Gradually the view opens up past Craig Maskeldie and across to Monawee......
.......and between them the head of Loch Lee and the track I'd used on the approach. The view from here really seems to mirror the approach walk, a series of curves and folds which reveal different views as you go.
There's a fairly steep pull of 150 metres to reach the summit area, and it comes as something of a surprise when the angle eases very suddenly onto a flat plateau. The views are very wide; a real feature of the Eastern Highlands with rolling brown moors stretching away under a huge sky. Some find this landscape boring, others find it intimidating in poor weather and some find the sense of vast space under a big sky a real joy.
Lochnagar is the prominent feature to the west, some 15 kilometres distant, with no hint of the trench containing Loch Muick which lies in between.
Mount Keen, the most easterly of the Munros (separate Scottish mountains over 3000 ft/914m).

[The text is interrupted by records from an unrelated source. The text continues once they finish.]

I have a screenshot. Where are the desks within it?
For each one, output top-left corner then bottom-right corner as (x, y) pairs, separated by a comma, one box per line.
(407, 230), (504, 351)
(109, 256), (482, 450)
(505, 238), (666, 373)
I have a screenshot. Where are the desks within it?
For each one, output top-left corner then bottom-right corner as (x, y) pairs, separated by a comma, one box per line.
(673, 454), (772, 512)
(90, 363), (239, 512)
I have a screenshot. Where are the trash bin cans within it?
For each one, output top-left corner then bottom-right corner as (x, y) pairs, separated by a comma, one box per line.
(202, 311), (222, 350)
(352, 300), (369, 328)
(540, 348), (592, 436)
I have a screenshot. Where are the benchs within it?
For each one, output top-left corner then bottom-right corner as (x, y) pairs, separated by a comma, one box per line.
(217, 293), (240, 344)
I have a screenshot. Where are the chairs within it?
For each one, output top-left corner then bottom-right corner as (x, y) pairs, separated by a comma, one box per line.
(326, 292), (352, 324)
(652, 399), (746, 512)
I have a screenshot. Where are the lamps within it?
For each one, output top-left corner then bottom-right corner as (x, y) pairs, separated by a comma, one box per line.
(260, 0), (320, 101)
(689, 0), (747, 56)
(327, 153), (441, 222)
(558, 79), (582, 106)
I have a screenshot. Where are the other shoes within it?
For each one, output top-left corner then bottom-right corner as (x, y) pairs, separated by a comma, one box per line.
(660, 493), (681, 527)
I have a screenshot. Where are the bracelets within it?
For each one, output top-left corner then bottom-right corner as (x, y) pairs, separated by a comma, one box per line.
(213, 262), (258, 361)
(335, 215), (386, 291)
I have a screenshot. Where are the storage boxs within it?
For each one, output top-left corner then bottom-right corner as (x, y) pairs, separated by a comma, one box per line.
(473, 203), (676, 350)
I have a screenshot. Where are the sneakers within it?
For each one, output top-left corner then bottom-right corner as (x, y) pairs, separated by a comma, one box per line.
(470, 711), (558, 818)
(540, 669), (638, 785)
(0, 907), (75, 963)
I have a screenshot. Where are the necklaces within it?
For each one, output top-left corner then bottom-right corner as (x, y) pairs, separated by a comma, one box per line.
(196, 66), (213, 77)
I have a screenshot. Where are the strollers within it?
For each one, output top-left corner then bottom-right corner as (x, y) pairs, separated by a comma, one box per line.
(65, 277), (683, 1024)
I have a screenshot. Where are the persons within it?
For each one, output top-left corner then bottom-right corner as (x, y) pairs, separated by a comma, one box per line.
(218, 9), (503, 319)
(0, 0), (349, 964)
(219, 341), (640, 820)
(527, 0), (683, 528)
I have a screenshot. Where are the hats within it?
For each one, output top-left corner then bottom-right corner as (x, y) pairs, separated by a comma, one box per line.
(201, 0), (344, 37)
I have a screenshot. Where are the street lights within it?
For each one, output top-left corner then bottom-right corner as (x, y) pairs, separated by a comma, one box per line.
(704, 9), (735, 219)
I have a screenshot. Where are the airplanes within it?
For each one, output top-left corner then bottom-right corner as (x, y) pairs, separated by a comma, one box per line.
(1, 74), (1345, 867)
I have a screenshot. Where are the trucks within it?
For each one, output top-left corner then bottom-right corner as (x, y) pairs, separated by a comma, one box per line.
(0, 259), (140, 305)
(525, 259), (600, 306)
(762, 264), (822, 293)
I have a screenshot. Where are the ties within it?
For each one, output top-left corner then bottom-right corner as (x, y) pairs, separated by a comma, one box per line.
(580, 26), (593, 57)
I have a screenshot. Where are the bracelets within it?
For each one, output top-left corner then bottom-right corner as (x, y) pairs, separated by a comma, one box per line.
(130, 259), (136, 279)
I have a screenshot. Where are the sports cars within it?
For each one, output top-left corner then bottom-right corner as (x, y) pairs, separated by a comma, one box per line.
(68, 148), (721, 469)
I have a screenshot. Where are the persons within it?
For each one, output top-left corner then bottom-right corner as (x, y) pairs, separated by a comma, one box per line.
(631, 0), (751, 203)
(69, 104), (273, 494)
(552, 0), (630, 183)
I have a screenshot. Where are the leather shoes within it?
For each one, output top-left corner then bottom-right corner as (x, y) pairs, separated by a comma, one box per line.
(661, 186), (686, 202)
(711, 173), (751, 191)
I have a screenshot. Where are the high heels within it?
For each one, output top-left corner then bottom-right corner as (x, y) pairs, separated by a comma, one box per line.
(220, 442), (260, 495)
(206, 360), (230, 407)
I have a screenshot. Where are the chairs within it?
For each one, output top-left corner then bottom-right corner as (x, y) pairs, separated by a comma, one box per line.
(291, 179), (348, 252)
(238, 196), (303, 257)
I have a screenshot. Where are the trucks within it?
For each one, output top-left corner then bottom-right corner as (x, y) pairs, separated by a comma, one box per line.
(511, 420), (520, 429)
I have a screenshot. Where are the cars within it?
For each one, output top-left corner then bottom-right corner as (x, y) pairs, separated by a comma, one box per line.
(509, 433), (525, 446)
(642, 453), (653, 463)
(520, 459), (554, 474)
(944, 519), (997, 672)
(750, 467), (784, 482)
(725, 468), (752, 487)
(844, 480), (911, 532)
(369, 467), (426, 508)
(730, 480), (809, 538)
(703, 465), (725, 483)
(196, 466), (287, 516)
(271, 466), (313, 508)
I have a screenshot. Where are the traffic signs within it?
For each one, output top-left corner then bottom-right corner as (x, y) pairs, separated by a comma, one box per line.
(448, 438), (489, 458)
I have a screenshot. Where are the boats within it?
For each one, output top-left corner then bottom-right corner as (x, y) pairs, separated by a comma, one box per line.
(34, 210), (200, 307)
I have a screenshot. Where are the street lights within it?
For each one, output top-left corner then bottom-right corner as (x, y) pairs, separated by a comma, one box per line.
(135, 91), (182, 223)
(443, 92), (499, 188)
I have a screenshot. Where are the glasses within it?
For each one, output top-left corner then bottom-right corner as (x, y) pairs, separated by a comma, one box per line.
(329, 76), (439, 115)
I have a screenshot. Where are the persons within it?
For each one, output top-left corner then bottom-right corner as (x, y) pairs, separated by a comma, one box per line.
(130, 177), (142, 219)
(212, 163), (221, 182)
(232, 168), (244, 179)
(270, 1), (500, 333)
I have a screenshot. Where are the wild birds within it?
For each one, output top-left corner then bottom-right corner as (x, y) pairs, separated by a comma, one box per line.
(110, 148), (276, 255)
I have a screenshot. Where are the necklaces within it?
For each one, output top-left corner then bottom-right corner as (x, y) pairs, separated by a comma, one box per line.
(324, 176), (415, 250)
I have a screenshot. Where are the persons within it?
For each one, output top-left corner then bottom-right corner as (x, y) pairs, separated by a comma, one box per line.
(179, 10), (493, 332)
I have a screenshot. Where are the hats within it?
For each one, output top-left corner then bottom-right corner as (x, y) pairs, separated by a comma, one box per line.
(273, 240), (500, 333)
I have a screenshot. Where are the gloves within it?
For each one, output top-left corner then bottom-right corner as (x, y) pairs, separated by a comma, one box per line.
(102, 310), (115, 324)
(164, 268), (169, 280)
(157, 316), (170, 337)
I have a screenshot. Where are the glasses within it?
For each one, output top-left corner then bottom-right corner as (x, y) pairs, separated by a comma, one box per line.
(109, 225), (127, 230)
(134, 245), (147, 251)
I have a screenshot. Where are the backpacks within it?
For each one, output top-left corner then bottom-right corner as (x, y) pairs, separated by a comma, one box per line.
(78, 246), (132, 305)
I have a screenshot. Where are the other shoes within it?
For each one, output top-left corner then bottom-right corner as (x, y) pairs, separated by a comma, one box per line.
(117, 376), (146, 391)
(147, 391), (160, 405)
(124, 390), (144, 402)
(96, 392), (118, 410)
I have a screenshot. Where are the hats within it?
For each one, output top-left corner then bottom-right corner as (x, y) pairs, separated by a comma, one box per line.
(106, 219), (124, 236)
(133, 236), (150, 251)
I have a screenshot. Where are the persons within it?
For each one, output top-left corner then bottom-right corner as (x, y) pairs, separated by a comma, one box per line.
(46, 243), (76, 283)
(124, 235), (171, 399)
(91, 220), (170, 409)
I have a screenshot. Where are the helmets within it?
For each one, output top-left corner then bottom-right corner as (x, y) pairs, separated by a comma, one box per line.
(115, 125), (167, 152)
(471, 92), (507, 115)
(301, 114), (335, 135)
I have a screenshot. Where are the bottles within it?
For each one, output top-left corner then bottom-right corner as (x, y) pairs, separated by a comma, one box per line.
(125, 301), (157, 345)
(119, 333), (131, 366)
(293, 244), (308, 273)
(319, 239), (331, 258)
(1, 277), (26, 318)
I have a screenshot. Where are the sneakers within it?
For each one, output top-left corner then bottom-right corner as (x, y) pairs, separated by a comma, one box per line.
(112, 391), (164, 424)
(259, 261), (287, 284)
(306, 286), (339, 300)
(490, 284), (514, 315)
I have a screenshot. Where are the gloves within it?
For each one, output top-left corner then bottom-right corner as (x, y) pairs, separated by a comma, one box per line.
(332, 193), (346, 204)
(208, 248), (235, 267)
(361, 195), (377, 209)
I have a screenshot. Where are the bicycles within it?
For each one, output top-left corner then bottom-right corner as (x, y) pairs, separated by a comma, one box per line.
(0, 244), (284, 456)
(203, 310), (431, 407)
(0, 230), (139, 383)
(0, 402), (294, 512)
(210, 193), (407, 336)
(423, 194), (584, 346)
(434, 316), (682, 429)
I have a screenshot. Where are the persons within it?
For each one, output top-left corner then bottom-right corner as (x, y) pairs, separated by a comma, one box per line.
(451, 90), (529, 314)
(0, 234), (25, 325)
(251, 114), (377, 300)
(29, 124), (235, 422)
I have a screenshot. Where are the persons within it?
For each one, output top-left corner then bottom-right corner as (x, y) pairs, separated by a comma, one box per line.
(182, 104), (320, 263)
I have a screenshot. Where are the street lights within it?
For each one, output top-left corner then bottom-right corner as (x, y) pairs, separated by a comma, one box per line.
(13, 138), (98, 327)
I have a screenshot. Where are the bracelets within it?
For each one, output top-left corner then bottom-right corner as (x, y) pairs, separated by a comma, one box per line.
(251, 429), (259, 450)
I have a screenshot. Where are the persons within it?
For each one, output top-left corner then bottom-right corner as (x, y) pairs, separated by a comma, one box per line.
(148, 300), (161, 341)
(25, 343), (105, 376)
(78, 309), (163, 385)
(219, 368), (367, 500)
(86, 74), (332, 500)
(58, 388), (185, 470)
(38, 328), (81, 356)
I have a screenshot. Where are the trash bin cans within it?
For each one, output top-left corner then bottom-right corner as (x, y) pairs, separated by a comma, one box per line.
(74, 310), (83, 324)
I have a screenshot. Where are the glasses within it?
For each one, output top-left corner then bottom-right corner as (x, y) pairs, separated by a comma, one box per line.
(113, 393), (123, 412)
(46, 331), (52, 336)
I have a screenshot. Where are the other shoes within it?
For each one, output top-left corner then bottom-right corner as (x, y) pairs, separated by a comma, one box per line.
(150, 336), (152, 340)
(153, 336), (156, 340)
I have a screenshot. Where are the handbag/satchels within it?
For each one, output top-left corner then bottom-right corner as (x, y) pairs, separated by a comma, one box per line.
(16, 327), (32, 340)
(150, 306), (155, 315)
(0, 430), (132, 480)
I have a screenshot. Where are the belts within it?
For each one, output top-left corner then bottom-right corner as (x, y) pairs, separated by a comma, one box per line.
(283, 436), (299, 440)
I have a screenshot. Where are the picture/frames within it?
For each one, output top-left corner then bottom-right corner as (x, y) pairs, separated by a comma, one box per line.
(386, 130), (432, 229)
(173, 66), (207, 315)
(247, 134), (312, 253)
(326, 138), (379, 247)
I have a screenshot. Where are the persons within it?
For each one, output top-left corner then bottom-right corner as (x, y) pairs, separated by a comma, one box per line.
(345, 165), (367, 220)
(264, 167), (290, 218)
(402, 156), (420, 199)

The popularity of climbing this classification of hills is ever-growing and the paths are often very obvious.
Distant calls of geese eventually resolved into a skein of Greylags (Anser anser) and appropriately they appeared:
".... far abune the Angus straths I saw the wild geese flee,
A lang, lang skein o’ beatin’ wings wi’ their heids towards the sea,
And aye their cryin’ voices trailed ahint them on the air...."
Just as described by the Angus born poet Violet Jacob in her poem of longing for home "The Wild Geese". Born into the aristocracy at House of Dun, Violet Jacob spent much of her life away from Angus, but seems always to have had the place in her heart and her mind; she returned to Angus in the later years of her life and is buried at Kirriemuir. Her poetry is often written in the rich dialect of the region, and from the perspective of working folk.
Sometimes known as "Norland Wind", The Wild Geese is one of her best known poems and was shortlisted as one of the country's favourite pieces of poetry in 2006. Written as a conversation between an Angus man far from home in England and the north wind, the lyrics have been set to music by a number of singers, but my favourite version is by the Battlefield Band featuring the voice of the late Davy Steele (the words start at 2m 37secs)
In contrast to Mount Keen, there's no path to the small summit cairn of Hunt Hill (705 metres/2313 feet). It's classified as a "Graham" - a hill between 2000 and 2500ft high with at least 500 feet of ascent all round. Often overlooked, this group of 220 hills usually give walks of real quality.
There was a slight breeze on the summit but it was warmed by blowing across miles of heather in full sunshine - amazingly for a November day I was able to sit comfortably on the summit of the hill in a T-shirt.
My descent route took me north-east down convex slopes of heather, then grass and moss to reach an entertainingly bouncy girder bridge over the Water of Lee, then down the track to Loch Lee.
A stroll back along the loch and through the birch woods got me back to Invermark, still in glorious late afternoon sunshine.
Hunt Hill may not have the most dramatic name, nor is it the highest hill the area but it had given me one of the best hill days I've enjoyed in years.
Days like these, they're golden coins in the treasure box of memories.....
Note: The route taken on this walk is on Ordnance Survey Landranger Sheet 44 (Ballater & Glen Clova). The distance is 18 kilometres with 460 metres of ascent, allow between five and six hours. In poor weather, reasonable navigation skills will be needed as the high ground is pathless. A shorter and well worthwhile alternative is to walk to the Falls of Unich and return by the same route as described by Duncan and Joan here.